STATED EXERCISE:
Print the range of lines that opens with the line containing "If you had to" and closes with the last line of the listing. Include both ends; print nothing more.

Dataset items:
** Start **

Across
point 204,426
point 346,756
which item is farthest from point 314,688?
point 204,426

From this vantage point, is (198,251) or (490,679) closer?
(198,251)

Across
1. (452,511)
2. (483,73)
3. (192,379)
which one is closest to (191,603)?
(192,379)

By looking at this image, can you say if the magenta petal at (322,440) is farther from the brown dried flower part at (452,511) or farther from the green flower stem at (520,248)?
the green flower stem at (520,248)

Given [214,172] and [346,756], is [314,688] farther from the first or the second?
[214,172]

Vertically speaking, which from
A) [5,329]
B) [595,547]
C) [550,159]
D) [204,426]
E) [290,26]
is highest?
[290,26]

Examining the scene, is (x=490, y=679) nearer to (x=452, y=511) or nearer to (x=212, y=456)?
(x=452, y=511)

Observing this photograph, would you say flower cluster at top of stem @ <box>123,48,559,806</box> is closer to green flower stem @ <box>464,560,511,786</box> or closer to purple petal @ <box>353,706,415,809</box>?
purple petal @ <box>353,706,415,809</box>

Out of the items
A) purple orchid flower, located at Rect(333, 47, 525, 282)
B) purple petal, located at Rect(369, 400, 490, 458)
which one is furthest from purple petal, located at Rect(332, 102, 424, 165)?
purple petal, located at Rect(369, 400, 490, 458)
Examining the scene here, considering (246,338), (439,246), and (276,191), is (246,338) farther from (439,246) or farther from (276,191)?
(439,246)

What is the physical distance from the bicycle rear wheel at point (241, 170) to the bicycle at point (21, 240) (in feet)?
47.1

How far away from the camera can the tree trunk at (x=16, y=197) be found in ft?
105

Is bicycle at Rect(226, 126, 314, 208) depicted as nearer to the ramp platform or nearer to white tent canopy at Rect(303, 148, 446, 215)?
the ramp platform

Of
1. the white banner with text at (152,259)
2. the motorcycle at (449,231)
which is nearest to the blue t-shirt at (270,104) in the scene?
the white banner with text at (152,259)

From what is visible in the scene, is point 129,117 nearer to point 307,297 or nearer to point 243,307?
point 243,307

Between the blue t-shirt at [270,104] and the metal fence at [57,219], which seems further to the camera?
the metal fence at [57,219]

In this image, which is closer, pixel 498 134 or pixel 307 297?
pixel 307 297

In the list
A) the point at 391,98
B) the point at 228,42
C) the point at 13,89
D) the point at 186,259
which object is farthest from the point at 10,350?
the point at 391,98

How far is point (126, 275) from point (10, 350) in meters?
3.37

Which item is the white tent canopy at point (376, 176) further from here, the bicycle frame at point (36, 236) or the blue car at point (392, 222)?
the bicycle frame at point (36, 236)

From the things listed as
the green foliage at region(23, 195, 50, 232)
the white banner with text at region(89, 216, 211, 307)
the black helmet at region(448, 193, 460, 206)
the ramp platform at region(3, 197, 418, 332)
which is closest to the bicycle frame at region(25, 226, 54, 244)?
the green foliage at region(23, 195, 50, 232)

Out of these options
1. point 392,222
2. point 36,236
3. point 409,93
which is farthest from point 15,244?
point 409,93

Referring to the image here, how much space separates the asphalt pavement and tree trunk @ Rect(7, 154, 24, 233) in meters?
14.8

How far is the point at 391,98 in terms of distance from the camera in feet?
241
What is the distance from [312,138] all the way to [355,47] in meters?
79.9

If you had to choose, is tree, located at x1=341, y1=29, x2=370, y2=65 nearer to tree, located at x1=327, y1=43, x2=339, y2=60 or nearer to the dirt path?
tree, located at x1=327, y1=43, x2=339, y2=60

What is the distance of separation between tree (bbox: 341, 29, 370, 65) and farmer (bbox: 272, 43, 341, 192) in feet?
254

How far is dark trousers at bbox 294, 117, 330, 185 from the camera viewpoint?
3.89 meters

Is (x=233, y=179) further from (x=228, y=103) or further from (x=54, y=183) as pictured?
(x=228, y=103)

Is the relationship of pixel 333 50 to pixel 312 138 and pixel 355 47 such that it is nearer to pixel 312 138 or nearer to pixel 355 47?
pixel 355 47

** End **

REPLY TO THE EXERCISE:
If you had to choose, is tree, located at x1=341, y1=29, x2=370, y2=65 nearer to tree, located at x1=327, y1=43, x2=339, y2=60 or nearer to the dirt path?
tree, located at x1=327, y1=43, x2=339, y2=60

What is the distance of separation between tree (bbox: 341, 29, 370, 65) and farmer (bbox: 272, 43, 341, 192) in feet?
254

How far is dark trousers at bbox 294, 117, 330, 185 from the camera viewpoint?
3.89 meters

Is (x=233, y=179) further from (x=228, y=103) or further from (x=54, y=183) as pictured?
(x=228, y=103)

Is the relationship of pixel 333 50 to pixel 312 138 and pixel 355 47 such that it is nearer to pixel 312 138 or nearer to pixel 355 47?
pixel 355 47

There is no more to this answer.